C'était merveilleux d'entendre encore parler d'eux encore en juin 1999. Ils m'on appéeler pour aller à New-York, posé pour la couverture de leur troisième album. Cela a apporter une
immence vague de chaleur, et marché en rond dans un costume sur une plage. Alors j'ai du embarquer dans une habit de plongé qui pesait dans les cents livres, et passer devant la caméra. Je n'ai pas été capable jusqu'a ce qu'il me donne ma prochaine petite "job" ; ces garçon me font sentir jeune comme si j'avais à nouveau 28 ans. Les gars m'on présenté deux nouveaux visages, jamais vu, qui était frais, qu'ils ont découvert dans le studio pour trouver plus d'inspiration. Le premier est un jeune homme du nom de Jamie Edwards de Boston. Il est un valet de tous les commerce, presqu'un musicien. L'autre
visage frais est presque aussi frais que je le suis. Elvin Jones, le batteur légendaire de
jazz, un génie de 74 ans!!! Il a joue en parti avec John Coltrane dans les années 50. Jeremy m,a dit que c'était comme un rêve devenue réalité pour lui et maintenant ils sont devenus de grand amis.

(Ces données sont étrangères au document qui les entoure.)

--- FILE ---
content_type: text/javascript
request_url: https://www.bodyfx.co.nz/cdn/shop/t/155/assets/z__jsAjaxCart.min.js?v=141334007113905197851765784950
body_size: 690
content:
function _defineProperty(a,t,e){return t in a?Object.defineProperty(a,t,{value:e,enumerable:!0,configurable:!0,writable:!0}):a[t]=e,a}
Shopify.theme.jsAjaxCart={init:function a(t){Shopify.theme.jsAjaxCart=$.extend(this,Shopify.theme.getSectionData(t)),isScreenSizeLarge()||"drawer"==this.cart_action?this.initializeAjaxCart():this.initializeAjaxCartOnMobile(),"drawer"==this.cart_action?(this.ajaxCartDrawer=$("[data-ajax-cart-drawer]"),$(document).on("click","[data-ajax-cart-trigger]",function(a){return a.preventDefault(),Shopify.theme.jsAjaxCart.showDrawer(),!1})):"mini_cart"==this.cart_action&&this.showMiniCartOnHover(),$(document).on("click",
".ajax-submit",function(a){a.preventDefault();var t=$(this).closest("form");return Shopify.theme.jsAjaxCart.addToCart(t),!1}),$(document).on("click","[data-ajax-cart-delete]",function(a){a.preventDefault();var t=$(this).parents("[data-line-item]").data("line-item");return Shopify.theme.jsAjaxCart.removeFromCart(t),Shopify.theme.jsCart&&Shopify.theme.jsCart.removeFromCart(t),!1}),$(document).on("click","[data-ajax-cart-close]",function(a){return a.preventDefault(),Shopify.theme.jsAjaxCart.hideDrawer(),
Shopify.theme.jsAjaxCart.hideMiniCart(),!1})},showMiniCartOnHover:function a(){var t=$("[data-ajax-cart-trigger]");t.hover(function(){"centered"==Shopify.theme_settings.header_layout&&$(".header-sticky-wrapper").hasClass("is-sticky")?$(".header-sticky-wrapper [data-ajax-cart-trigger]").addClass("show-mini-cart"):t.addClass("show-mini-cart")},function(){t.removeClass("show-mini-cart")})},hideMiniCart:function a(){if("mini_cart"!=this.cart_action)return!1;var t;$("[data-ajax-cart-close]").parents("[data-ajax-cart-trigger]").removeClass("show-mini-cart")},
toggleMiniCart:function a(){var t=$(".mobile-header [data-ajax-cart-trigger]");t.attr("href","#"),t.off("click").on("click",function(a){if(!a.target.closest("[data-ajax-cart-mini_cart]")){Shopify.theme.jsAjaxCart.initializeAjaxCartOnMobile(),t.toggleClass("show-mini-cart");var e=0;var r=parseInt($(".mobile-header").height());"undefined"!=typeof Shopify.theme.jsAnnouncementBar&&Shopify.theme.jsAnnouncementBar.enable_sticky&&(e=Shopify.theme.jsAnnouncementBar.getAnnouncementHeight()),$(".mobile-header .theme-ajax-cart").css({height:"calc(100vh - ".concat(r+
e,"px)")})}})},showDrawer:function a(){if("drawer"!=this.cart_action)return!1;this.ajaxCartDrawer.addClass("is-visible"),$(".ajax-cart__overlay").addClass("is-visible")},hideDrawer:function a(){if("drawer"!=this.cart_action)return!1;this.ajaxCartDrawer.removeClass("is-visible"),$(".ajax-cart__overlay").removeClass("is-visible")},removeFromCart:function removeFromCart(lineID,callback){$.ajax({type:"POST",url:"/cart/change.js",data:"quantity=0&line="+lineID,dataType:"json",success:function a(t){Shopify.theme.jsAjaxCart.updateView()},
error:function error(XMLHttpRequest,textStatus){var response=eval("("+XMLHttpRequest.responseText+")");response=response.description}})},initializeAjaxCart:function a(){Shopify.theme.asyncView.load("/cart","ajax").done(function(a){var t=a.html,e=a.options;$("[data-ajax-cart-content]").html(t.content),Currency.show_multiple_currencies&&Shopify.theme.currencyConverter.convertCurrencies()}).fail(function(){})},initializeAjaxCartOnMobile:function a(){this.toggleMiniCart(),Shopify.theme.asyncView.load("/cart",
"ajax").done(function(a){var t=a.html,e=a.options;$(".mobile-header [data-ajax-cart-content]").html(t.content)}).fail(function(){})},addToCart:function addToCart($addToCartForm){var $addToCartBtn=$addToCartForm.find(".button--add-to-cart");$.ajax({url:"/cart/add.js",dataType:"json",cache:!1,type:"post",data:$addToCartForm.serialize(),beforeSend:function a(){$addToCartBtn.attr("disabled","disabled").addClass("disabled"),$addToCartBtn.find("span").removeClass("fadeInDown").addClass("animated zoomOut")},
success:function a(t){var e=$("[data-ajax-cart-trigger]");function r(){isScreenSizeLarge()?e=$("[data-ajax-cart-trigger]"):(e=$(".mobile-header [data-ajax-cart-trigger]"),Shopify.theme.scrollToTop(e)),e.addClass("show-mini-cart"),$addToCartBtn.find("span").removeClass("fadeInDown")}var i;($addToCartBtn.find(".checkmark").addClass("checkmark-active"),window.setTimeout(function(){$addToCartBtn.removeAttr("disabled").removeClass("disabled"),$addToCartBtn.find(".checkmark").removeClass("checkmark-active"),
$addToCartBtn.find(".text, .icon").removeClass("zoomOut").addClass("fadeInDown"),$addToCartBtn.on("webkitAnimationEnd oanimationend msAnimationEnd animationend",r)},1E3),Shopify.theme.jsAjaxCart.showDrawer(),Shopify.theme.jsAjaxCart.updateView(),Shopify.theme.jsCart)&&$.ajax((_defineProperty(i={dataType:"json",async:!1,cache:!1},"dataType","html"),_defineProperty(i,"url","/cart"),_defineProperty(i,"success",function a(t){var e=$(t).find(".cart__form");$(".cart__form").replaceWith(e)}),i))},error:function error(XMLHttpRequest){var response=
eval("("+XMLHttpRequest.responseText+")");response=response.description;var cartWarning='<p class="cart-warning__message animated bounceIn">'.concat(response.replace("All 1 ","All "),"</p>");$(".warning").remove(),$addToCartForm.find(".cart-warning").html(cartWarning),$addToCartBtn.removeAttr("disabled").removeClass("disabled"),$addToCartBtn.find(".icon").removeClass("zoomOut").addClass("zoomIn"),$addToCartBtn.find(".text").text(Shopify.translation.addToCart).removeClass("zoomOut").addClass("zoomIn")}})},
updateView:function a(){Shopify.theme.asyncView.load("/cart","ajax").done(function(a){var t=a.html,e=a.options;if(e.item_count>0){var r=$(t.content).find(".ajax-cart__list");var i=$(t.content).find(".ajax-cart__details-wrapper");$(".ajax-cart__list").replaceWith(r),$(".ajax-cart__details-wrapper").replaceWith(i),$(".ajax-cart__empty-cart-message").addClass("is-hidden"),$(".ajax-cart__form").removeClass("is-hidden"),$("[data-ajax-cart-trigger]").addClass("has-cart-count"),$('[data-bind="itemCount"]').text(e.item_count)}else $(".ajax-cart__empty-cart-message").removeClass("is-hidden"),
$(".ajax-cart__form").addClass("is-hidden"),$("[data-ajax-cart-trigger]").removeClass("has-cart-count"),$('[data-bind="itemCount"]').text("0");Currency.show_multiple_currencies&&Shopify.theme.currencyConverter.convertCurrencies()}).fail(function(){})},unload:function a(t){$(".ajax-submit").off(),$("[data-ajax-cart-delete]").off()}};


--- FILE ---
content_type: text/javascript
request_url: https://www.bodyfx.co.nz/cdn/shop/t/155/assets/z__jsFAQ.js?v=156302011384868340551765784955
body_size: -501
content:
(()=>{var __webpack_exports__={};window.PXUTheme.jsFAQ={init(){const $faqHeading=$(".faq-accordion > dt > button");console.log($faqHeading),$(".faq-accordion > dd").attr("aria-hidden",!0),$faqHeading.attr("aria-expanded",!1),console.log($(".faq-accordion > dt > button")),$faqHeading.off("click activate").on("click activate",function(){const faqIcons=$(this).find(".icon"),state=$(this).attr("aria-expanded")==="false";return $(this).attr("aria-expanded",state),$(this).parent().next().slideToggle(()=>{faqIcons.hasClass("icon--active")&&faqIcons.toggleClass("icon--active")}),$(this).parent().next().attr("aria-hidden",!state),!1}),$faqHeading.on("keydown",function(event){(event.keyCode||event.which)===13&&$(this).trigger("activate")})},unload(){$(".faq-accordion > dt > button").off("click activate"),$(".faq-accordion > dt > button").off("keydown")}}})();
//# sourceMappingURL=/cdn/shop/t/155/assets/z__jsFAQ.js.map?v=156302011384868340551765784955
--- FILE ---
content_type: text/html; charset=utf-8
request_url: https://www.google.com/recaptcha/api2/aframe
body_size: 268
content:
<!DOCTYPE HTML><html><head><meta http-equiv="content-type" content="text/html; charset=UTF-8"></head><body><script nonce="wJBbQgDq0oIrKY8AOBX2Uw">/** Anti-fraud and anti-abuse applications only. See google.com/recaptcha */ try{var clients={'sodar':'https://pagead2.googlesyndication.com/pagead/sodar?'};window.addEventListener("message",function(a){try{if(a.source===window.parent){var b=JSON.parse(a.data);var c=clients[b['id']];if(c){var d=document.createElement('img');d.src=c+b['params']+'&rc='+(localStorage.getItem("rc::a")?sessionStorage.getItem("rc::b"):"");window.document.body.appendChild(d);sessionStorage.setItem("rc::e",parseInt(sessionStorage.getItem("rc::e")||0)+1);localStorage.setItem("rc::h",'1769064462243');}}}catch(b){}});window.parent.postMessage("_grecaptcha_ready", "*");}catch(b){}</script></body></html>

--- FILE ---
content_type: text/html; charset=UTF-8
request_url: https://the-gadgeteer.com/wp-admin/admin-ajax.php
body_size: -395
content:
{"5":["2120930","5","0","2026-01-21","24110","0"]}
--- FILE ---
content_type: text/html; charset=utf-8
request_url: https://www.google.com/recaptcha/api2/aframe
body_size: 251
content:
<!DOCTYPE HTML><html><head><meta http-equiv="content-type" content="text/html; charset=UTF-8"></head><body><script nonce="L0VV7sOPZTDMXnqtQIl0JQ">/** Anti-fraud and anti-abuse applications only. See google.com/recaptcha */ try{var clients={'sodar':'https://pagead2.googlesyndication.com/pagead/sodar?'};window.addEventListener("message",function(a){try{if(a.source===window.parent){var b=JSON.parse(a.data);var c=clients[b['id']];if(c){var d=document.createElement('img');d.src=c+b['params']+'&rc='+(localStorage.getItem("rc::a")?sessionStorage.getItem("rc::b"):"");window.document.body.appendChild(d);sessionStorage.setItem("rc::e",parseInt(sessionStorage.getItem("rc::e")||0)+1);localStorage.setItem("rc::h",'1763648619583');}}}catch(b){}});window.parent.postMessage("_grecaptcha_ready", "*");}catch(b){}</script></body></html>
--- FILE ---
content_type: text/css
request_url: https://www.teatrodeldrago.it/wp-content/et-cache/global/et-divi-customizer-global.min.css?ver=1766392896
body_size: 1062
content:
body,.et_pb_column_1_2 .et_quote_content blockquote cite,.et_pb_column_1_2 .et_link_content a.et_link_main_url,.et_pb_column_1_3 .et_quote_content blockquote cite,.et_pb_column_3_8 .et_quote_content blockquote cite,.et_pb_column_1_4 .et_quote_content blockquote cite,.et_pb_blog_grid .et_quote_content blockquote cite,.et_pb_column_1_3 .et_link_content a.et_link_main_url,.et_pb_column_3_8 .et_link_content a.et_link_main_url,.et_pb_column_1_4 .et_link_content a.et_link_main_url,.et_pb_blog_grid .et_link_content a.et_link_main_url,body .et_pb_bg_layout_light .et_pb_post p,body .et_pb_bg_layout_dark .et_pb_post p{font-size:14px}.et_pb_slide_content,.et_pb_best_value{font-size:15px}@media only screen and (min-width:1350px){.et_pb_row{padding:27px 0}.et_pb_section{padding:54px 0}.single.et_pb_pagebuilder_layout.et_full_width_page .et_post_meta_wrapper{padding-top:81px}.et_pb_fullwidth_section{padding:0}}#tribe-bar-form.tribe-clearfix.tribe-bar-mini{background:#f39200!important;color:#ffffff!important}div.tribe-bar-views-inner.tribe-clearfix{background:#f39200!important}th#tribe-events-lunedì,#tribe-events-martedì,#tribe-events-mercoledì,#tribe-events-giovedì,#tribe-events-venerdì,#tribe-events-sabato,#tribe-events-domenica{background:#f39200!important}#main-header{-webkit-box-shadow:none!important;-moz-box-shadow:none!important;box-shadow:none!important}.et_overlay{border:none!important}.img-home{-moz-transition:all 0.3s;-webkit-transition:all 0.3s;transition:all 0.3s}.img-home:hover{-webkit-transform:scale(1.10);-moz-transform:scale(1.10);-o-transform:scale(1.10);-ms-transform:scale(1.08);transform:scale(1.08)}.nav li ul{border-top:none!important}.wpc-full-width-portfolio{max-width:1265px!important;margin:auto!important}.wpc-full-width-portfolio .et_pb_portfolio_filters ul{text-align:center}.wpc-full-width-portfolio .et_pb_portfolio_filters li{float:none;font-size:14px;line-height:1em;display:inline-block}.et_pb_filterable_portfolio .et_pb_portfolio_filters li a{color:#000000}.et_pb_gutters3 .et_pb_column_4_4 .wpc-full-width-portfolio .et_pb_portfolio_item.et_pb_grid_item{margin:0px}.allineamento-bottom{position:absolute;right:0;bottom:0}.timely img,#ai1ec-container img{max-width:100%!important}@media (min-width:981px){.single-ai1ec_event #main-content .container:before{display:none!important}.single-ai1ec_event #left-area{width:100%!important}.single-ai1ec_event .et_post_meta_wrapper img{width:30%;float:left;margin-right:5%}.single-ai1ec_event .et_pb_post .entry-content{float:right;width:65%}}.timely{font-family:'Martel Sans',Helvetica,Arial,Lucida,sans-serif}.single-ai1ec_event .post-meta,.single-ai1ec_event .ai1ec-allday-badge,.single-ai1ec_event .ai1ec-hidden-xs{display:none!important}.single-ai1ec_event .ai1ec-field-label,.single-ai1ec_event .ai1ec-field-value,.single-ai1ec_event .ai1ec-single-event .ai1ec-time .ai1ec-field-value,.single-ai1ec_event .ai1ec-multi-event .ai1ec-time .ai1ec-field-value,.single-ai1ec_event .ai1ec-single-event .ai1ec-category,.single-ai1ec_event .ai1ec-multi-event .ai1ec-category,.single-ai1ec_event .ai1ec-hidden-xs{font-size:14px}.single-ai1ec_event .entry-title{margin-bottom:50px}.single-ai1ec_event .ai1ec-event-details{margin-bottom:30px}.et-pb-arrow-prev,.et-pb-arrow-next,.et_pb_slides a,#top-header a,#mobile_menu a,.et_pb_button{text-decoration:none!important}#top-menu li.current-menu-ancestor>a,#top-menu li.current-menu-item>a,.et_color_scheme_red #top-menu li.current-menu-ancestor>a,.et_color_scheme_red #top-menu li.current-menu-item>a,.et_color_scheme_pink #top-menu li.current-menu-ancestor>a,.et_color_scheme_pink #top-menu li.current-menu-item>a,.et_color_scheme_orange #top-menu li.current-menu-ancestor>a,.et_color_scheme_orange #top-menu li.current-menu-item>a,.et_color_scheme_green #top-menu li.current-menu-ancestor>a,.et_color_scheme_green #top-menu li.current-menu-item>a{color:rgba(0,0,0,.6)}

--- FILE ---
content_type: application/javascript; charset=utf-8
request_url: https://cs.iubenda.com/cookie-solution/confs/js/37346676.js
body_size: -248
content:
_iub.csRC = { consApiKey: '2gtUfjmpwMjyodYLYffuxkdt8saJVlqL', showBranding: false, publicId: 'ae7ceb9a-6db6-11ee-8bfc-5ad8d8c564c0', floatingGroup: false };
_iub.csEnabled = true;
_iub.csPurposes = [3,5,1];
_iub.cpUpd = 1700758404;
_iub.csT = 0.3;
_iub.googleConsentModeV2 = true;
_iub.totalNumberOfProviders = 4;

Une fois de plus nous nous avons discutés des grandes choses qui arrivaient de mal et de térrible dans nos vie, depuis la fois ou nous nous sommes parlés. Nous avons discutés de ce qui se produissait lorsque l'on cesse de se produire. Il semble qu'avec ces paroles, ce troisième album, les gars de Our Lady Peace recherche continuellement, une recherche qui continue. Nous avons conclu cela : happiness is not a fish that you can catch(le bonheur n'est pas un poisson que vous pouvez pêcher). Merci de lire ma perspective sur ces jeunes garçons et leur carrière jusqu'ici. Ils ont été de telle camarade avec moi, et il me fais plaisir aujourd'hui de vous informer sur ce que j'ai vu.